Они дают основание утверждать, что многое в расхожих представлениях было искажено, утрировано, а еще чаще попросту игнорировано. Довольно рано Петр увлекся игрой на музыкальных инструментах, по-видимому обладая от природы хорошим музыкальным слухом. В особенности любил он популярную в те годы в России итальянскую музыку; почти что тайком научился он играть на скрипке, считая себя последователем школы известного итальянского композитора и скрипача Джузеппе Тартини (1692–1770). Правда, отзывы современников о его игре разноречивы. Екатерина, лишенная музыкального слуха и к тому же мужа не любившая, относилась к исполнительской деятельности супруга, мягко говоря, отрицательно. Но Болотов, не симпатизировавший Петру Федоровичу, писал, что он «играл на скрипице… довольно хорошо и бегло» [53, с. 199].

-----

» **Задание**:
Изложите фрагмент страницы в двух предложениях.

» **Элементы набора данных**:
-----

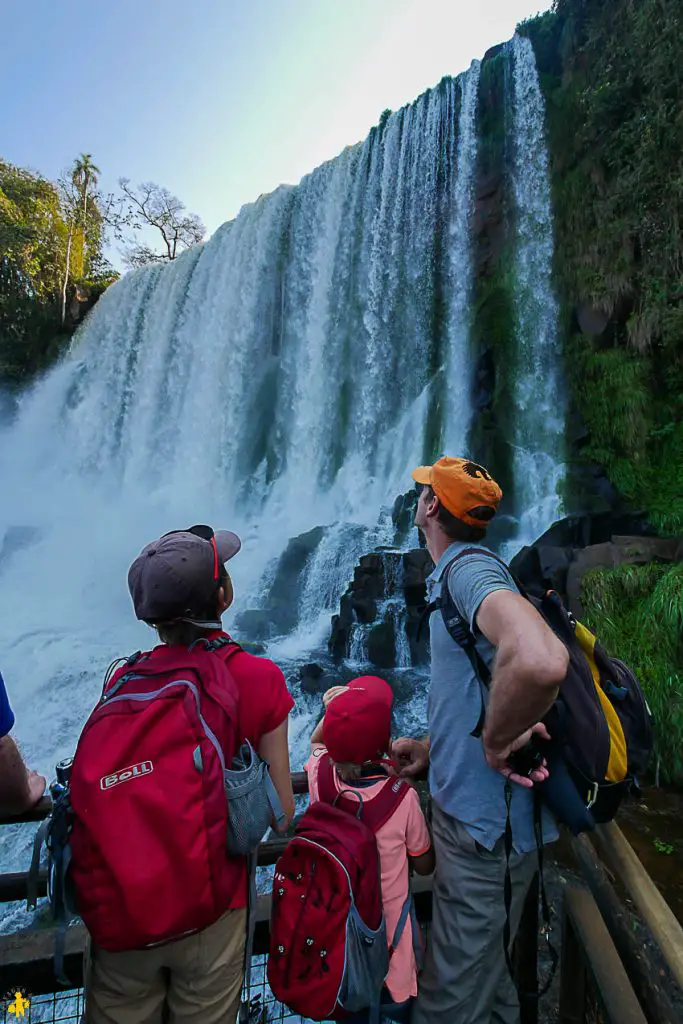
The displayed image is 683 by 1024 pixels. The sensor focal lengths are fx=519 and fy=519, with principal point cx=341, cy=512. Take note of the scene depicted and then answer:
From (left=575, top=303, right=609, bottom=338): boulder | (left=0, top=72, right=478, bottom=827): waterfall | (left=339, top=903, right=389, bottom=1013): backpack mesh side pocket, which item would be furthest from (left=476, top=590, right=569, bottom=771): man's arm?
(left=575, top=303, right=609, bottom=338): boulder

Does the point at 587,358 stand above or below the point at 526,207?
below

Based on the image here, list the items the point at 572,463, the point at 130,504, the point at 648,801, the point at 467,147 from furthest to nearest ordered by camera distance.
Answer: the point at 130,504 < the point at 467,147 < the point at 572,463 < the point at 648,801

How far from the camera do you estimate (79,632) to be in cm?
1020

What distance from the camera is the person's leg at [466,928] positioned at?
143cm

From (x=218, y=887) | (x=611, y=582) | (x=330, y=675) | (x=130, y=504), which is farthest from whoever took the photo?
(x=130, y=504)

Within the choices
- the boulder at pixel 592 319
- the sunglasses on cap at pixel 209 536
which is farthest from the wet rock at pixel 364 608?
the boulder at pixel 592 319

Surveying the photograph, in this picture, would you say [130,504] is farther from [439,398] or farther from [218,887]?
[218,887]

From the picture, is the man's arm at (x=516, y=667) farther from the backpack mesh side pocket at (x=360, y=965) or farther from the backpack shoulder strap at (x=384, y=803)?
the backpack mesh side pocket at (x=360, y=965)

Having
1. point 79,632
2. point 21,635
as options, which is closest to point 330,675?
point 79,632

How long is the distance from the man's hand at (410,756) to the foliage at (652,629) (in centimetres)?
434

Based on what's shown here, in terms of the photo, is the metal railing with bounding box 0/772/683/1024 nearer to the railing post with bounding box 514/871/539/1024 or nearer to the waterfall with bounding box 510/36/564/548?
the railing post with bounding box 514/871/539/1024

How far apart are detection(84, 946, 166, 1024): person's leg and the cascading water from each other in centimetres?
650

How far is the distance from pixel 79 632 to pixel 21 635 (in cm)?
101

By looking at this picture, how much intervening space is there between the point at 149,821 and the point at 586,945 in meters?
1.36
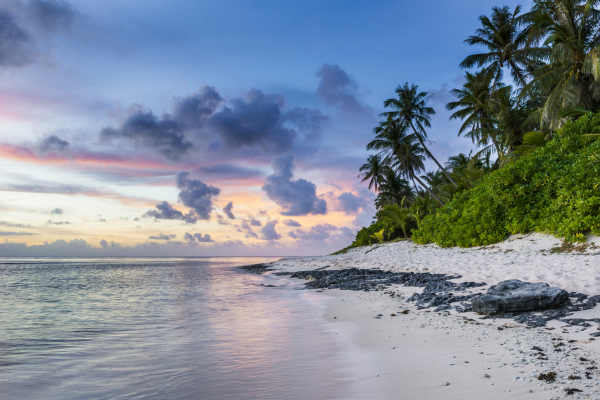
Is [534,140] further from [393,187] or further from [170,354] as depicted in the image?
[393,187]

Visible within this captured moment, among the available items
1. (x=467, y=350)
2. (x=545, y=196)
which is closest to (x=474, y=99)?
(x=545, y=196)

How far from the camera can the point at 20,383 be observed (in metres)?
4.29

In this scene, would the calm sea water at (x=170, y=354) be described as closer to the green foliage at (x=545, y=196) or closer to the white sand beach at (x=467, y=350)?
the white sand beach at (x=467, y=350)

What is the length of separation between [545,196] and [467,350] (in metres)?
10.8

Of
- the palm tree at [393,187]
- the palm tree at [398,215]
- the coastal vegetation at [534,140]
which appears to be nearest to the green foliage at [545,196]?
the coastal vegetation at [534,140]

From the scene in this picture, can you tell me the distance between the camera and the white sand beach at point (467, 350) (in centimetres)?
292

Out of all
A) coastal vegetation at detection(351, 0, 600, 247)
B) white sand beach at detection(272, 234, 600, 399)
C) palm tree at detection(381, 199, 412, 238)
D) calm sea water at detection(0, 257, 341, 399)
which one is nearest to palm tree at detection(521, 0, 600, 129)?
coastal vegetation at detection(351, 0, 600, 247)

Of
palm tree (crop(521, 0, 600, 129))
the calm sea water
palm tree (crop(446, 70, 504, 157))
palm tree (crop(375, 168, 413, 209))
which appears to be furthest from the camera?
palm tree (crop(375, 168, 413, 209))

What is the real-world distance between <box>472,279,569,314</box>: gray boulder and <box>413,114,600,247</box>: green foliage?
594 centimetres

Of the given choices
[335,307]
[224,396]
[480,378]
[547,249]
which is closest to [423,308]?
[335,307]

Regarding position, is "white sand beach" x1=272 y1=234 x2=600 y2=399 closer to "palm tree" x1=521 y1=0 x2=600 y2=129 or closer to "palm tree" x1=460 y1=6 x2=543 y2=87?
"palm tree" x1=521 y1=0 x2=600 y2=129

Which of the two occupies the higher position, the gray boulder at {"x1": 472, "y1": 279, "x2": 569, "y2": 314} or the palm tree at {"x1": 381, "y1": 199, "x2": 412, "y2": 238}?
the palm tree at {"x1": 381, "y1": 199, "x2": 412, "y2": 238}

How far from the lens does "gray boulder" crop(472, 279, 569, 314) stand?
5102 millimetres

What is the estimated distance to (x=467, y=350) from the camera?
396 centimetres
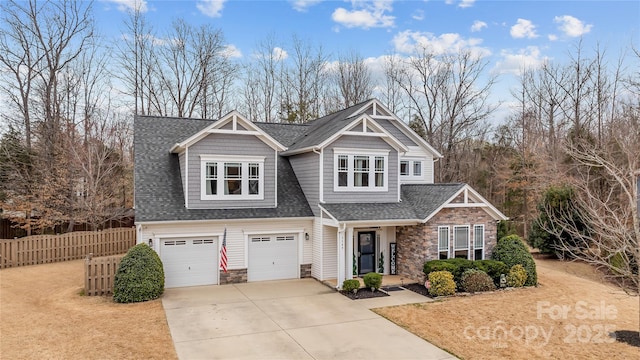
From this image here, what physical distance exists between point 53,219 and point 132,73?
13667mm

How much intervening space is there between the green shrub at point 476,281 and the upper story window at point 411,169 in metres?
7.92

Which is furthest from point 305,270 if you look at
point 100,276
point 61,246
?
point 61,246

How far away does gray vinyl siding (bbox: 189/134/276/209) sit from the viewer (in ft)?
50.6

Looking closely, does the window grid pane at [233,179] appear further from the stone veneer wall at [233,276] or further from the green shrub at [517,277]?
the green shrub at [517,277]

-----

» **Ответ**:
Петр рано увлекся игрой на музыкальных инструментах, особенно любил итальянскую музыку и почти тайком научился играть на скрипке, считая себя последователем школы Джузеппе Тартини. Отзывы современников о его игре разноречивы: Екатерина относилась к ней отрицательно, а Болотов писал, что он играл «довольно хорошо и бегло».